WHAT YOU ARE ASKED TO DO: Without skipping anything, write out each record below exactly.

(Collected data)

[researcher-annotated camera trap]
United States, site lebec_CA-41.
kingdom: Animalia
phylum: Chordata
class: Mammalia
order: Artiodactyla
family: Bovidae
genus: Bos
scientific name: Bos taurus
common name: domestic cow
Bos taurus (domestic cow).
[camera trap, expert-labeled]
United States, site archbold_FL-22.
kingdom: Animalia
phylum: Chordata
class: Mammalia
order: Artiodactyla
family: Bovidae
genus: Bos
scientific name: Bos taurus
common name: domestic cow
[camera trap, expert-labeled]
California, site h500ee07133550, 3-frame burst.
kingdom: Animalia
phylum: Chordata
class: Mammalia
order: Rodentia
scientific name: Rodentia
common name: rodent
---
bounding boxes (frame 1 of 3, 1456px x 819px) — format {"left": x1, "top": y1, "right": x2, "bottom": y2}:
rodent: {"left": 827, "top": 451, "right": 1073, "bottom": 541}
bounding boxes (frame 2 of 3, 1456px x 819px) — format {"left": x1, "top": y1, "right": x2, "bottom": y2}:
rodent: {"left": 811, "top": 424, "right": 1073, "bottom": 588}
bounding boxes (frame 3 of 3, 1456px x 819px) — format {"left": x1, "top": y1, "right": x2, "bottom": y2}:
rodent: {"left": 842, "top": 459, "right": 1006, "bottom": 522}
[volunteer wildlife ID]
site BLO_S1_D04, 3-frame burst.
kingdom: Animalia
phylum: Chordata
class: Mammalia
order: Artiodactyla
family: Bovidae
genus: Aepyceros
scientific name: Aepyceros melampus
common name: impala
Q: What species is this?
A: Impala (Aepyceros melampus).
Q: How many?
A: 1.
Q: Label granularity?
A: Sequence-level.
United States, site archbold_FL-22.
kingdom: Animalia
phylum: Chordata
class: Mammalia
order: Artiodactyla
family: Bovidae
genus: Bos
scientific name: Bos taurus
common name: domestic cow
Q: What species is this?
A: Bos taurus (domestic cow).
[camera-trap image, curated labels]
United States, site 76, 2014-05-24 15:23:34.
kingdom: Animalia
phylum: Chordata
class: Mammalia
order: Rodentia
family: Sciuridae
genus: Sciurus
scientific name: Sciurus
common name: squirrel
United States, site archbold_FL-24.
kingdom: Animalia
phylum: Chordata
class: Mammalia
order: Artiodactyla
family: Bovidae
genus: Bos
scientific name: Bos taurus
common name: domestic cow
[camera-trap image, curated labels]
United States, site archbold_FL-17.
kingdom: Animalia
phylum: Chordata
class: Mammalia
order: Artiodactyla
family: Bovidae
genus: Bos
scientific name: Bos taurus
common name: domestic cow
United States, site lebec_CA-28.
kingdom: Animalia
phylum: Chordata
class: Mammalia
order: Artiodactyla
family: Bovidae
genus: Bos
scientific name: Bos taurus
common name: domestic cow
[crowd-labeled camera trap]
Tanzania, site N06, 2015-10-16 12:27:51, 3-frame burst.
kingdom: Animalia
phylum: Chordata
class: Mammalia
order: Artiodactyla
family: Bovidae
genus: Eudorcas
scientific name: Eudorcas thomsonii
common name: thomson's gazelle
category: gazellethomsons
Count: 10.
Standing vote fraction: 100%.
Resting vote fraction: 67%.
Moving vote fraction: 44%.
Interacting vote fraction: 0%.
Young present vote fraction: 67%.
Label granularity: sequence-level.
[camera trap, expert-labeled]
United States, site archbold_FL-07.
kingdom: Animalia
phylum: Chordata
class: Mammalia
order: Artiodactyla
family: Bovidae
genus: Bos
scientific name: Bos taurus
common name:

REPLY:
[researcher-annotated camera trap]
United States, site lebec_CA-41.
kingdom: Animalia
phylum: Chordata
class: Mammalia
order: Artiodactyla
family: Bovidae
genus: Bos
scientific name: Bos taurus
common name: domestic cow
Bos taurus (domestic cow).
[camera trap, expert-labeled]
United States, site archbold_FL-22.
kingdom: Animalia
phylum: Chordata
class: Mammalia
order: Artiodactyla
family: Bovidae
genus: Bos
scientific name: Bos taurus
common name: domestic cow
[camera trap, expert-labeled]
California, site h500ee07133550, 3-frame burst.
kingdom: Animalia
phylum: Chordata
class: Mammalia
order: Rodentia
scientific name: Rodentia
common name: rodent
---
bounding boxes (frame 1 of 3, 1456px x 819px) — format {"left": x1, "top": y1, "right": x2, "bottom": y2}:
rodent: {"left": 827, "top": 451, "right": 1073, "bottom": 541}
bounding boxes (frame 2 of 3, 1456px x 819px) — format {"left": x1, "top": y1, "right": x2, "bottom": y2}:
rodent: {"left": 811, "top": 424, "right": 1073, "bottom": 588}
bounding boxes (frame 3 of 3, 1456px x 819px) — format {"left": x1, "top": y1, "right": x2, "bottom": y2}:
rodent: {"left": 842, "top": 459, "right": 1006, "bottom": 522}
[volunteer wildlife ID]
site BLO_S1_D04, 3-frame burst.
kingdom: Animalia
phylum: Chordata
class: Mammalia
order: Artiodactyla
family: Bovidae
genus: Aepyceros
scientific name: Aepyceros melampus
common name: impala
Q: What species is this?
A: Impala (Aepyceros melampus).
Q: How many?
A: 1.
Q: Label granularity?
A: Sequence-level.
United States, site archbold_FL-22.
kingdom: Animalia
phylum: Chordata
class: Mammalia
order: Artiodactyla
family: Bovidae
genus: Bos
scientific name: Bos taurus
common name: domestic cow
Q: What species is this?
A: Bos taurus (domestic cow).
[camera-trap image, curated labels]
United States, site 76, 2014-05-24 15:23:34.
kingdom: Animalia
phylum: Chordata
class: Mammalia
order: Rodentia
family: Sciuridae
genus: Sciurus
scientific name: Sciurus
common name: squirrel
United States, site archbold_FL-24.
kingdom: Animalia
phylum: Chordata
class: Mammalia
order: Artiodactyla
family: Bovidae
genus: Bos
scientific name: Bos taurus
common name: domestic cow
[camera-trap image, curated labels]
United States, site archbold_FL-17.
kingdom: Animalia
phylum: Chordata
class: Mammalia
order: Artiodactyla
family: Bovidae
genus: Bos
scientific name: Bos taurus
common name: domestic cow
United States, site lebec_CA-28.
kingdom: Animalia
phylum: Chordata
class: Mammalia
order: Artiodactyla
family: Bovidae
genus: Bos
scientific name: Bos taurus
common name: domestic cow
[crowd-labeled camera trap]
Tanzania, site N06, 2015-10-16 12:27:51, 3-frame burst.
kingdom: Animalia
phylum: Chordata
class: Mammalia
order: Artiodactyla
family: Bovidae
genus: Eudorcas
scientific name: Eudorcas thomsonii
common name: thomson's gazelle
category: gazellethomsons
Count: 10.
Standing vote fraction: 100%.
Resting vote fraction: 67%.
Moving vote fraction: 44%.
Interacting vote fraction: 0%.
Young present vote fraction: 67%.
Label granularity: sequence-level.
[camera trap, expert-labeled]
United States, site archbold_FL-07.
kingdom: Animalia
phylum: Chordata
class: Mammalia
order: Artiodactyla
family: Bovidae
genus: Bos
scientific name: Bos taurus
common name:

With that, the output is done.